Atlantic Salmon Returns to Credit River After 100-Year Absence


Photo: Flickr, CC

Because we can't write only about bad news...

While it seems like Pacific salmon off the West coast of Canada is in serious trouble (and scientists who study it are possibly getting muzzled), there are some good news coming from the other end of the country. After an absence of more than 100 years, Atlantic salmon are finally coming back in good numbers to Credit River in Ontario. For that small miracle we have to thank the Canadian Ministry of Natural Resources. It has release close to a million Atlantic salmon fry in the Credit River since 2007, and it is now starting to pay off.


Photo: Public domain

The town nearest that fry's gravel nest is called Terra Cotta. It used to be called Salmonville, but that point of civic pride went belly up in the 19th century. Chris Robinson of the Ontario Federation of Anglers and Hunters says tens of thousands of salmon used to climb the Credit annually to spawn. Archives show contracts for local farm labourers that limited how often employers could feed their boarders the apparently too plentiful pink flesh. It was said you couldn't ride a horse through the Credit River without fear of it getting tripped up by salmon.

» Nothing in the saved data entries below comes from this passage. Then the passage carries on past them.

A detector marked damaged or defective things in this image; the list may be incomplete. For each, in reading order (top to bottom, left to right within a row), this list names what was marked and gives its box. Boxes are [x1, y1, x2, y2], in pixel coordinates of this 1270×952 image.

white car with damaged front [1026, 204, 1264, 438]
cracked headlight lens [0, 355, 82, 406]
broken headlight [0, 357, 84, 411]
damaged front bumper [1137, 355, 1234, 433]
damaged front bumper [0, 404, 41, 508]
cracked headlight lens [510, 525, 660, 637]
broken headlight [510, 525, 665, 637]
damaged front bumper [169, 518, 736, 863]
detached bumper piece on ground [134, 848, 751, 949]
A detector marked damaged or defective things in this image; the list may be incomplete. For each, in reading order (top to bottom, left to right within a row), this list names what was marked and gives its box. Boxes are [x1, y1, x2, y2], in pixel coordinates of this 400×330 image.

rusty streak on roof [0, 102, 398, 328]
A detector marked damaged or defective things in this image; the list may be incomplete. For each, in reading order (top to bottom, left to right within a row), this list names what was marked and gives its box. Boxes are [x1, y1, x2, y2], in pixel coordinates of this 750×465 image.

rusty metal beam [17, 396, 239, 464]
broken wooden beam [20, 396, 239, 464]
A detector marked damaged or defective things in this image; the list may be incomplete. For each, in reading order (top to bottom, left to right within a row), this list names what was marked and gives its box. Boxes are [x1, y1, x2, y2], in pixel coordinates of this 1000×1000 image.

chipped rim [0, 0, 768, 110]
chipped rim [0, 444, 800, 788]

The bounty didn't last, however. A combination of overfishing, dam construction and deforestation left the river degraded and the salmon a figment of fishermen's tales. [...]

Fisheries are now studied and regulated. Up and down the watershed, dams are being decommissioned to keep water temperatures down and allow fish mobility. Though less than half of the watershed is forested, there are more trees now than there were a century ago. Forest cover is critical to a healthy river because it helps a watershed absorb rainwater into the ground where it is cooled and cleaned before entering a stream through a spring. (source)

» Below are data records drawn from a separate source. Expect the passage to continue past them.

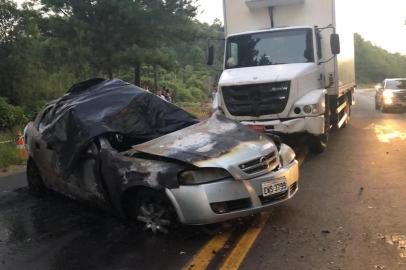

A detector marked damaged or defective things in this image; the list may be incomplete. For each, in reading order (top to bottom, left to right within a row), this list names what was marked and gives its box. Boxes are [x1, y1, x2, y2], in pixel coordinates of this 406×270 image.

burned car roof [40, 78, 199, 175]
damaged silver car [24, 78, 298, 232]
charred car hood [132, 114, 278, 169]
crumpled front bumper [243, 115, 326, 136]
crumpled front bumper [164, 160, 298, 226]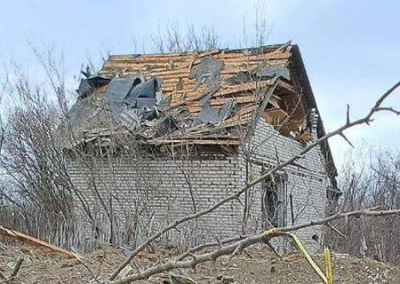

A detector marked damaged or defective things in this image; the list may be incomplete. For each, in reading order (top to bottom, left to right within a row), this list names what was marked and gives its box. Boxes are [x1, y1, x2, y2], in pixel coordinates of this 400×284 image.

damaged house [56, 43, 338, 250]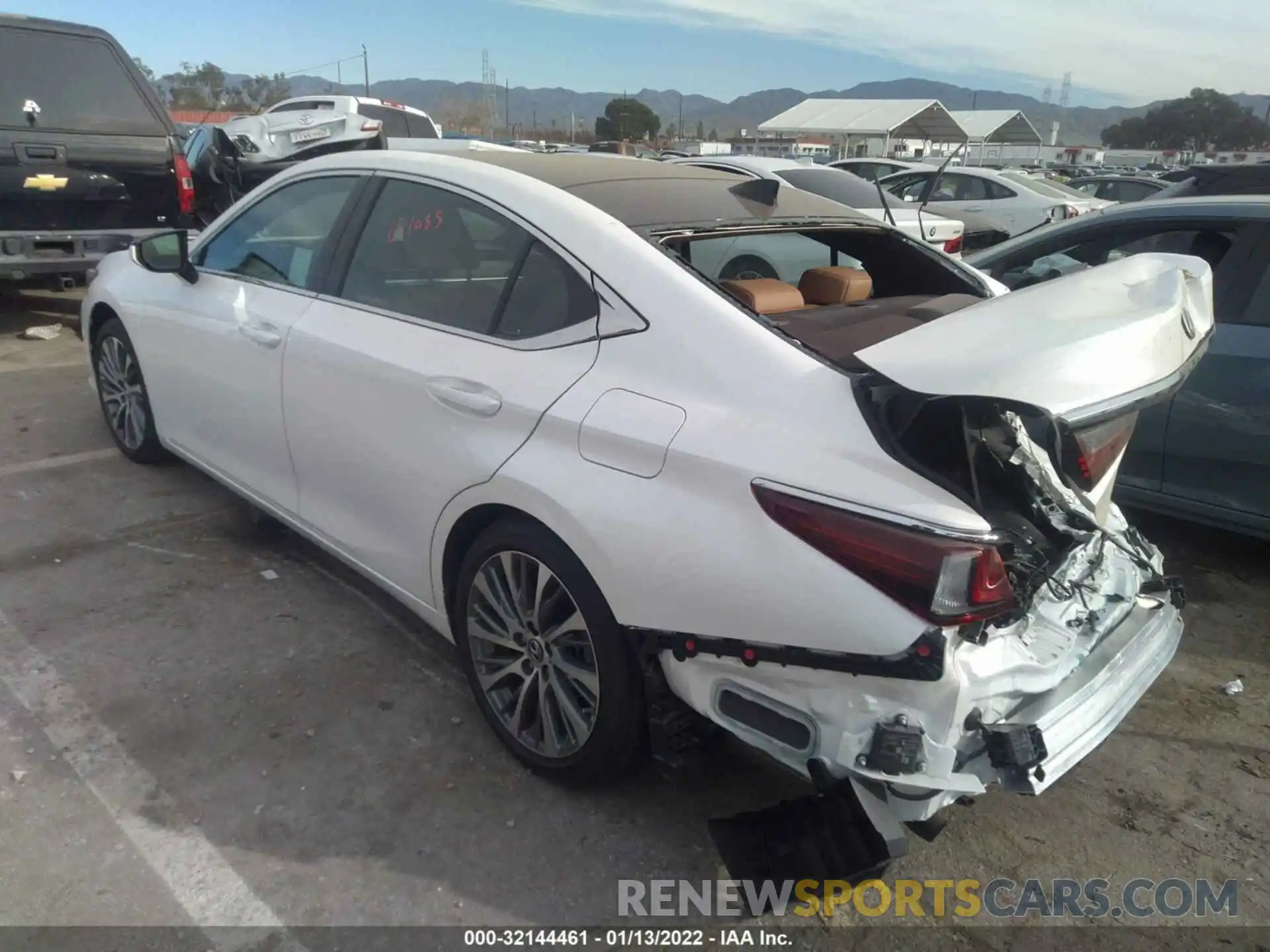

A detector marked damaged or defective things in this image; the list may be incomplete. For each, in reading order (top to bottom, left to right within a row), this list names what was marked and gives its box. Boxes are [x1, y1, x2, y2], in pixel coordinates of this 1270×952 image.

shattered plastic debris [20, 325, 62, 342]
white damaged sedan [79, 155, 1208, 878]
broken taillight lens [751, 485, 1011, 627]
broken taillight lens [1062, 411, 1143, 492]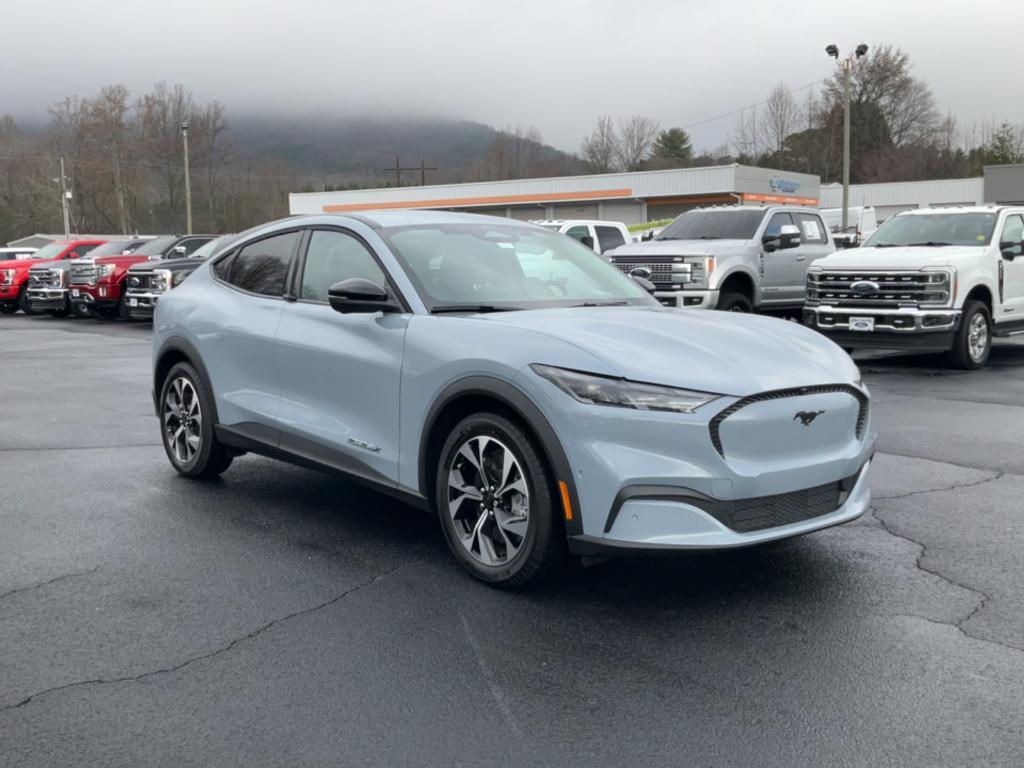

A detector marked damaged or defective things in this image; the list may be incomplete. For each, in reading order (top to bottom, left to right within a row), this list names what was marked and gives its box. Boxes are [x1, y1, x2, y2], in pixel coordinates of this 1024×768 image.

crack in asphalt [0, 569, 98, 606]
crack in asphalt [0, 561, 423, 716]
crack in asphalt [864, 507, 1024, 659]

No Short-Term Thinking Allowed

Congrats to all those who participated in efforts to help bring back the salmon. It is an important piece of the complex ecosystem on which everything around the river depends. Now the goal is to avoid repeating past mistakes. The danger is always that when there's a positive development, some will say "all right, we're out of the woods" and stop caring. That would be a terrible mistake.